This letter studies a distribution-free, finite-sample data perturbation (DP) method, the Residual-Permuted Sums (RPS), which is an alternative of the Sign-Perturbed Sums (SPS) algorithm, to construct confidence regions. While SPS assumes independent (but potentially time-varying) noise terms which are symmetric about zero, RPS gets rid of the symmetricity assumption, but assumes i.i.d. noises.
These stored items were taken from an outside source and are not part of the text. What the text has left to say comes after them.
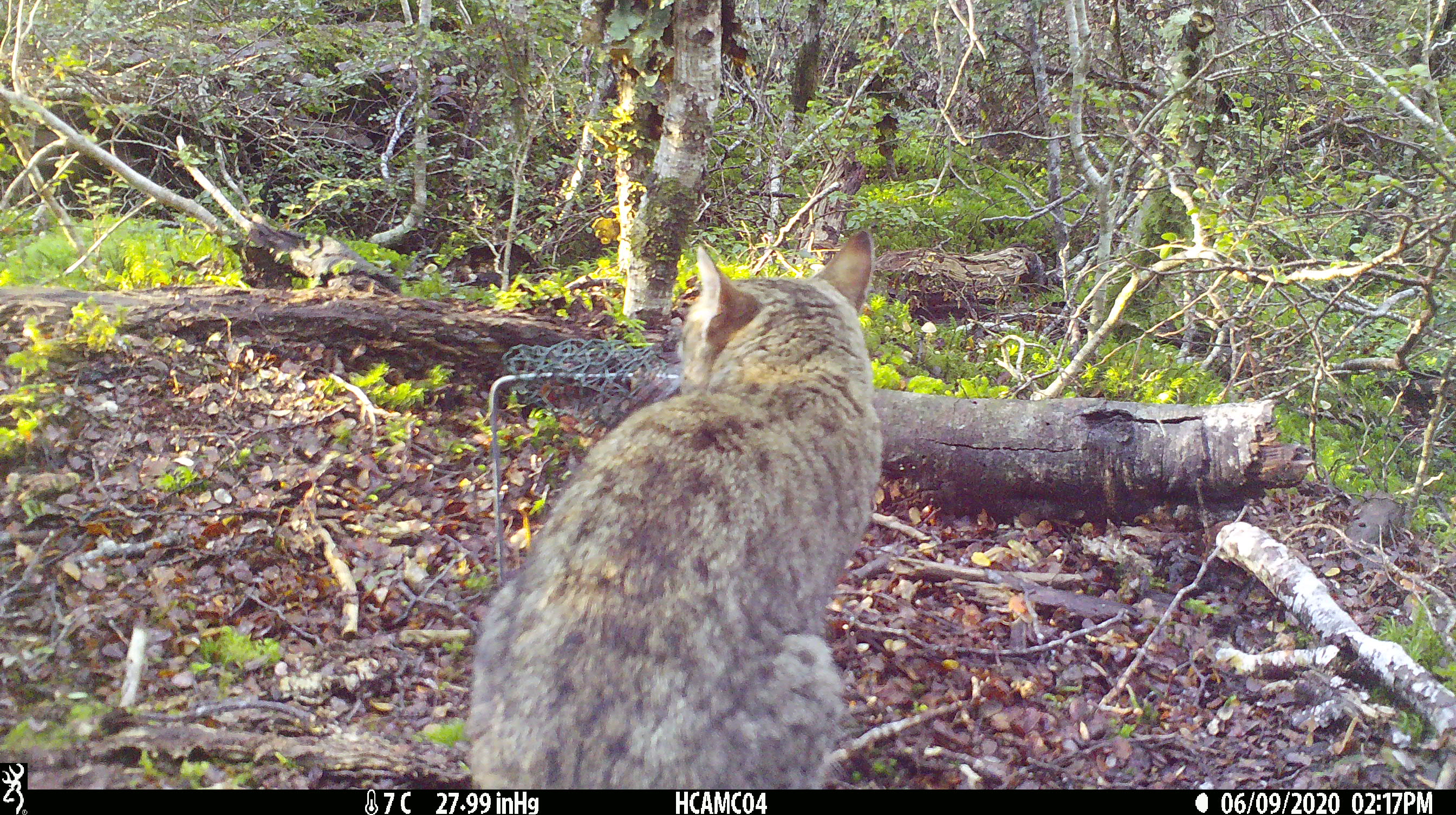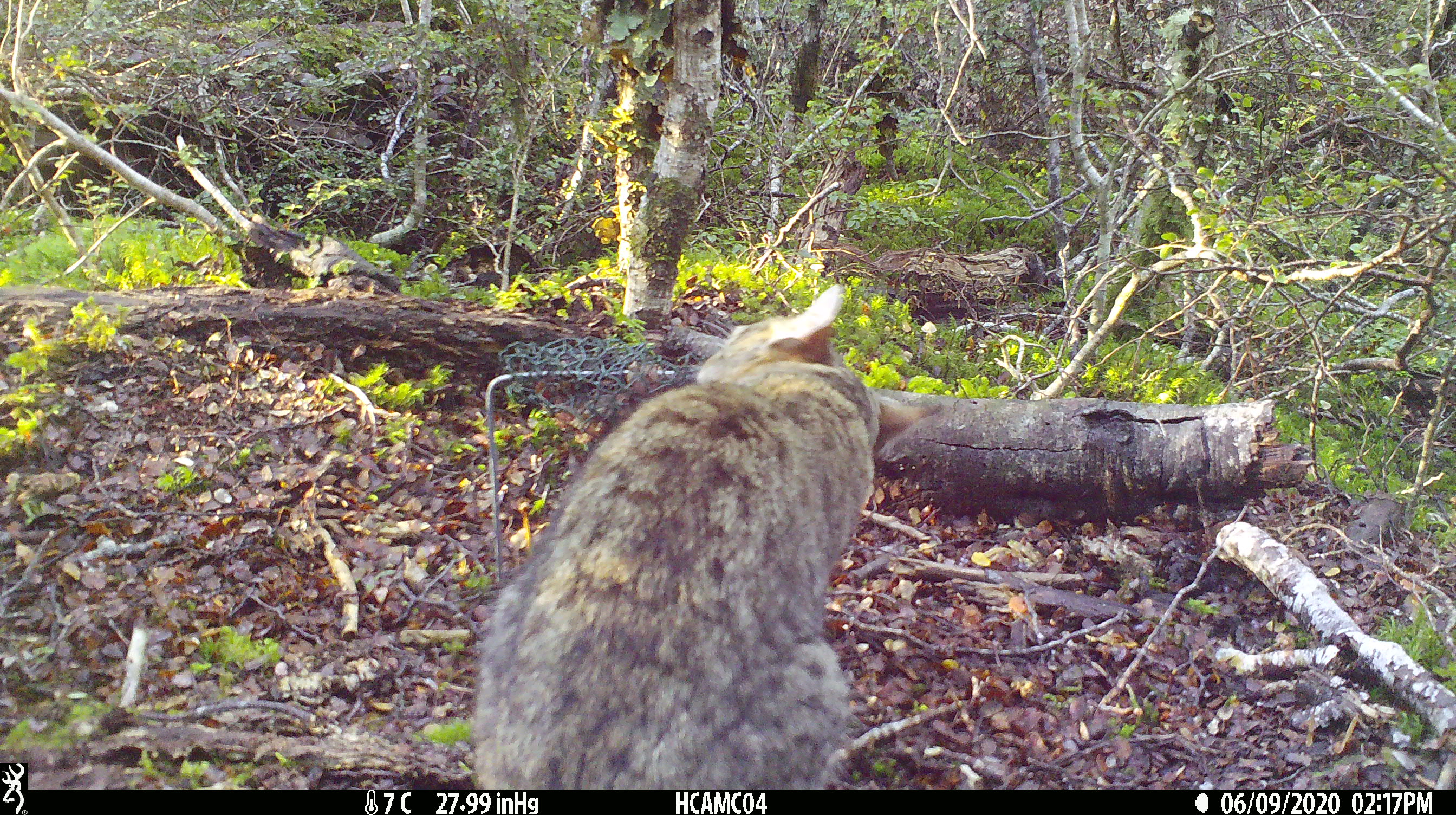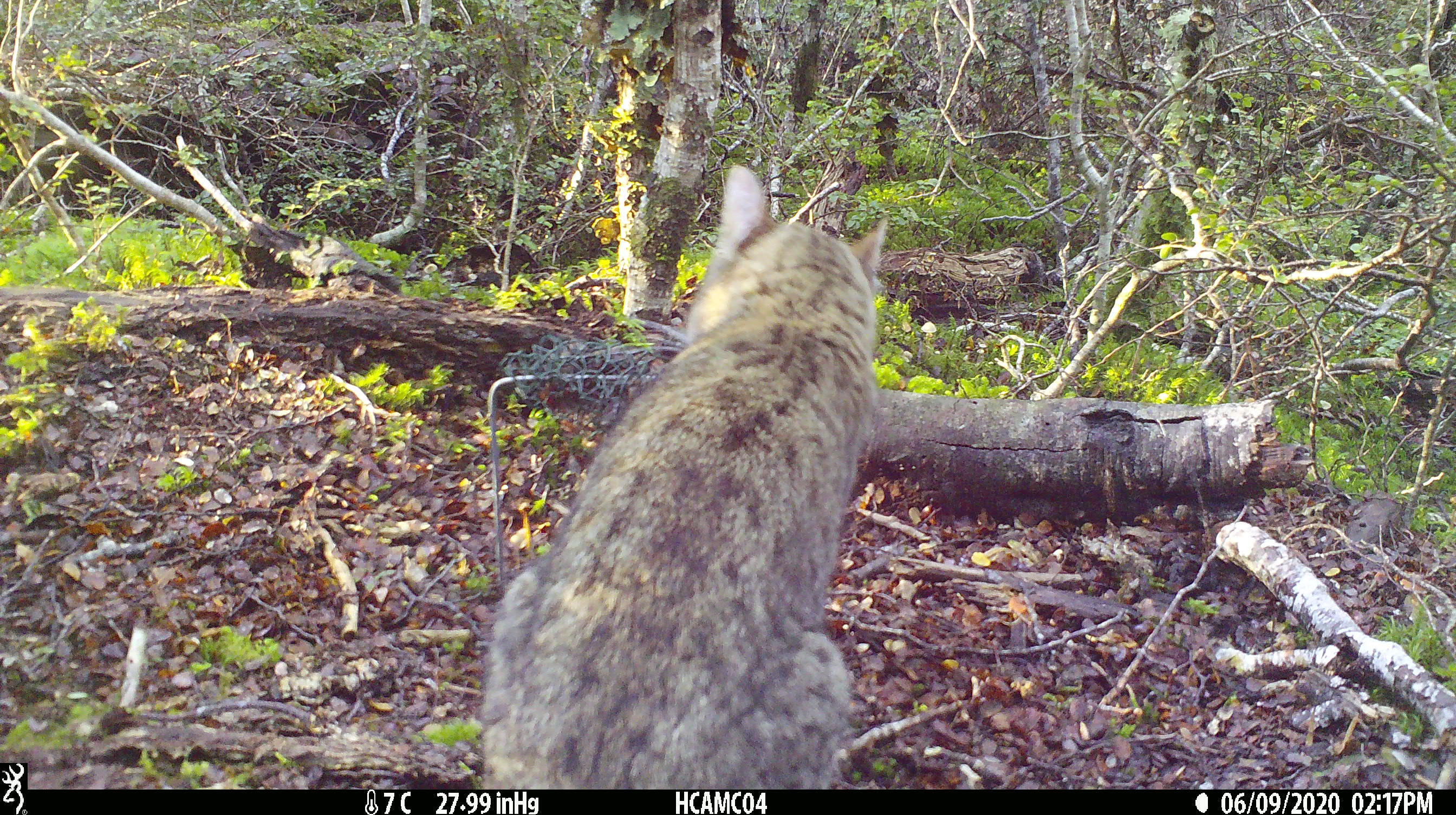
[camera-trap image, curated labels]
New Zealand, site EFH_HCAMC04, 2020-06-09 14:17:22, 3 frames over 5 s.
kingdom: Animalia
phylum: Chordata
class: Mammalia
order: Carnivora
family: Felidae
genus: Felis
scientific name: Felis catus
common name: domestic cat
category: cat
The main idea is that RPS permutes the residuals instead of perturbing their signs. This letter introduces RPS in a flexible way, which allows various design-choices. RPS has exact finite sample coverage probabilities and we provide the first proof that these permutation-based confidence regions are uniformly strongly consistent under general assumptions. This means that the RPS regions almost surely shrink around the true parameters as the sample size increases. The ellipsoidal outer-approximation (EOA) of SPS is also extended to RPS, and the effectiveness of RPS is validated by numerical experiments, as well.

翻译：本文研究一种无分布、有限样本的数据扰动方法——残差置换和算法，作为符号扰动和算法的替代方案，用于构建置信域。符号扰动和算法要求噪声项独立（但可随时间变化）且关于零对称，而残差置换和算法则放宽了对称性假设，仅要求噪声独立同分布。其核心思想在于对残差进行置换操作而非扰动其符号。本文以灵活的方式引入残差置换和算法，允许多种设计选择。该方法具有精确的有限样本覆盖概率，我们首次证明了在一般性假设下，此类基于置换的置信域具有一致强相合性，即当样本量增加时，残差置换和置信域几乎必然收缩至真实参数值附近。同时，我们将符号扰动和算法的椭球外逼近方法推广至残差置换和算法，并通过数值实验验证了该方法的有效性。